A new report reveals how many clinics have closed their doors or pivoted to other services after the Supreme Court's Dobbs decision.
A small group of abortion-rights supporters gather in front of the Supreme Court on June 28 in Washington.
A small group of abortion-rights supporters gather in front of the Supreme Court on June 28 in Washington.
Nathan Howard via Getty Images

Just over 100 days have passed since the Supreme Court repealed 1973′s Roe v. Wade ruling, and the devastating effects of the landmark decision are already on full display.

Following the judgment in Dobbs v. Jackson Women’s Health Organization from late June, 66 abortion clinics across 15 states have been forced to stop offering abortion services, according to an analysis released by the Guttmacher Institute on Thursday.

Twenty-six of those clinics have been forced to shut down completely, while the remaining 40 are still open but just offering other sexual and reproductive health services. The analysis from Guttmacher, a research organization that supports abortion rights, focused on the states that were enforcing either total or six-week abortion bans as of Sunday.

Clustered primarily in the Southeast, these 15 states include Texas, Oklahoma, Missouri and Alabama. Fourteen of them have no abortion clinics due to near-total abortion bans that came into effect after Roe fell. The fifteenth state is Georgia, which still offers abortion care in 13 of its clinics, but services are heavily restricted since the enactment of a six-week ban in July.

“This is only 100 days in from Roe being overturned, and we already have 14 states where there is no abortion provider,” said Rachel Jones, a principal research scientist at Guttmacher and the lead author on its new report. The nonprofit estimates that 26 states will likely ban abortion within a year of the Dobbs decision.

Texas, because of its sheer size, had the most clinics before the June ruling. There were 23 abortion clinics in the Lone Star State, but none currently offers abortion services. Twelve of the Texas clinics have shut their doors for good, while 11 continue to offer other services.

Arizona previously had eight abortion clinics, none of which now offers abortion care. Seven of these clinics remain open and offer other health services.

Louisiana was home to three abortion clinics before the Dobbs decision, which centered on a clinic nicknamed the Pink House. All of them have since been forced to shut down completely.

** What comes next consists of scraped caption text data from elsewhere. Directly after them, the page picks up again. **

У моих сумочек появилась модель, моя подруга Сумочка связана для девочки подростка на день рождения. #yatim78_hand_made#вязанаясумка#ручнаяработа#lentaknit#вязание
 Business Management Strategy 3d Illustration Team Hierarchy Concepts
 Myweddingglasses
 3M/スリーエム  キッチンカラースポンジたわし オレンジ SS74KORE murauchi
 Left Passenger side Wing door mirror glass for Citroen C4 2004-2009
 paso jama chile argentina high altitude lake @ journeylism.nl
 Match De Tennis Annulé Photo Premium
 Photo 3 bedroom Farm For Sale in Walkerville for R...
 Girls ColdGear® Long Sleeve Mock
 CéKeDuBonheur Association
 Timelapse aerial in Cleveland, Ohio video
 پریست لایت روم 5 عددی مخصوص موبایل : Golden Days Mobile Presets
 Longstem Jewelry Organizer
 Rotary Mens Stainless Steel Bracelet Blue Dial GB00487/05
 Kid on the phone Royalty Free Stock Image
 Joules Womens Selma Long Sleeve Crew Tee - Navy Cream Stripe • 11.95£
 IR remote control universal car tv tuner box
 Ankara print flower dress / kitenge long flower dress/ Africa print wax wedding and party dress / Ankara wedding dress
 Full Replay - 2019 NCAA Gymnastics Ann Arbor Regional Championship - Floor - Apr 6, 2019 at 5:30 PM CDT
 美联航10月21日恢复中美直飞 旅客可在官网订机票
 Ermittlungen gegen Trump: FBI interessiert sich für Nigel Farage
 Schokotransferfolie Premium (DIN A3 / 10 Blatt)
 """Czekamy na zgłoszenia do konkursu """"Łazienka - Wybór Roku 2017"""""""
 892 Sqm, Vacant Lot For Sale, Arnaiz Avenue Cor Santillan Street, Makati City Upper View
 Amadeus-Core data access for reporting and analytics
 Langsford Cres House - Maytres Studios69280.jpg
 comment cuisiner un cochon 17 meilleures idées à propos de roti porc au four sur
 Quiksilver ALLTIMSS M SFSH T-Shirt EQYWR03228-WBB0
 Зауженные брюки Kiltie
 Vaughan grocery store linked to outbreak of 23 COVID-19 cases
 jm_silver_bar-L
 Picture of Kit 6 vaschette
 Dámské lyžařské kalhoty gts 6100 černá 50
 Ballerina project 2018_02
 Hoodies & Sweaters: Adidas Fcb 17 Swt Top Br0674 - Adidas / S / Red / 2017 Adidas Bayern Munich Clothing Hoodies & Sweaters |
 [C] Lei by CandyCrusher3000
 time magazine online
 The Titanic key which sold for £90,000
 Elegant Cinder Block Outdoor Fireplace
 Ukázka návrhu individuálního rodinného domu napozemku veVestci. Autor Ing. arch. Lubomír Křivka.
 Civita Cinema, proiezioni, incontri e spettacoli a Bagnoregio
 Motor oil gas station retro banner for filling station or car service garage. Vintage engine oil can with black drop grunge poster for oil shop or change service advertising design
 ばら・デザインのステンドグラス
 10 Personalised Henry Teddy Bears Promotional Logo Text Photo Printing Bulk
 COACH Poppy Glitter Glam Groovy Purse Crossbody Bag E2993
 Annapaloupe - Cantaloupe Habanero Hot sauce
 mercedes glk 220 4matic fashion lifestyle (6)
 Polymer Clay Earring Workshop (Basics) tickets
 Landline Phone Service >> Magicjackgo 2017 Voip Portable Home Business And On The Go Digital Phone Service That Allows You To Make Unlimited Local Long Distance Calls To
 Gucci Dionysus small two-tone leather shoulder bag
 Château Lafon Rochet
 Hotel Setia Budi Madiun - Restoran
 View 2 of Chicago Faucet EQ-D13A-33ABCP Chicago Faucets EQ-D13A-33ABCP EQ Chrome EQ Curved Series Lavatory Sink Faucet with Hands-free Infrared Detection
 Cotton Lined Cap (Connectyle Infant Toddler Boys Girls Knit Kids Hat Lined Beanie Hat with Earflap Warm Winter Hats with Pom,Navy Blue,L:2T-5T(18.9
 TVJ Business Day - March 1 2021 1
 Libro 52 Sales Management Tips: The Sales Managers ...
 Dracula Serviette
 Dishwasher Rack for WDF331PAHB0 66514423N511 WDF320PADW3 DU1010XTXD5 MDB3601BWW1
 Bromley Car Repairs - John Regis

Nearly 22 million women of reproductive age live in the 15 states analyzed by Guttmacher. That’s almost one-third of the entire U.S. population of women of childbearing age who are now facing bans or severe restrictions on abortion. And this number doesn’t include nonbinary and transgender people who can get pregnant.

The demand for abortion care has increased in recent years, according to a separate report from Guttmacher that came out days before the Dobbs decision. After decades of decline, the number of abortions being performed saw an 8% increase between 2017 and 2020.

“These bans on abortion are coming at a time when the need is even greater than it has been,” said Jones.

Some states — like Ohio and Indiana — are still battling abortion bans in lower courts, forcing clinics to offer abortion care one day but not the next. And that’s simply not sustainable for facilities that are often already underfunded and understaffed.

“In this whack-a-mole world that we’re living in ― where abortion bans are in place and then are not in place and then are in place ― that’s not a functional environment for clinics,” said Jones. “They can’t keep accommodating these changes and laws. It takes its toll.”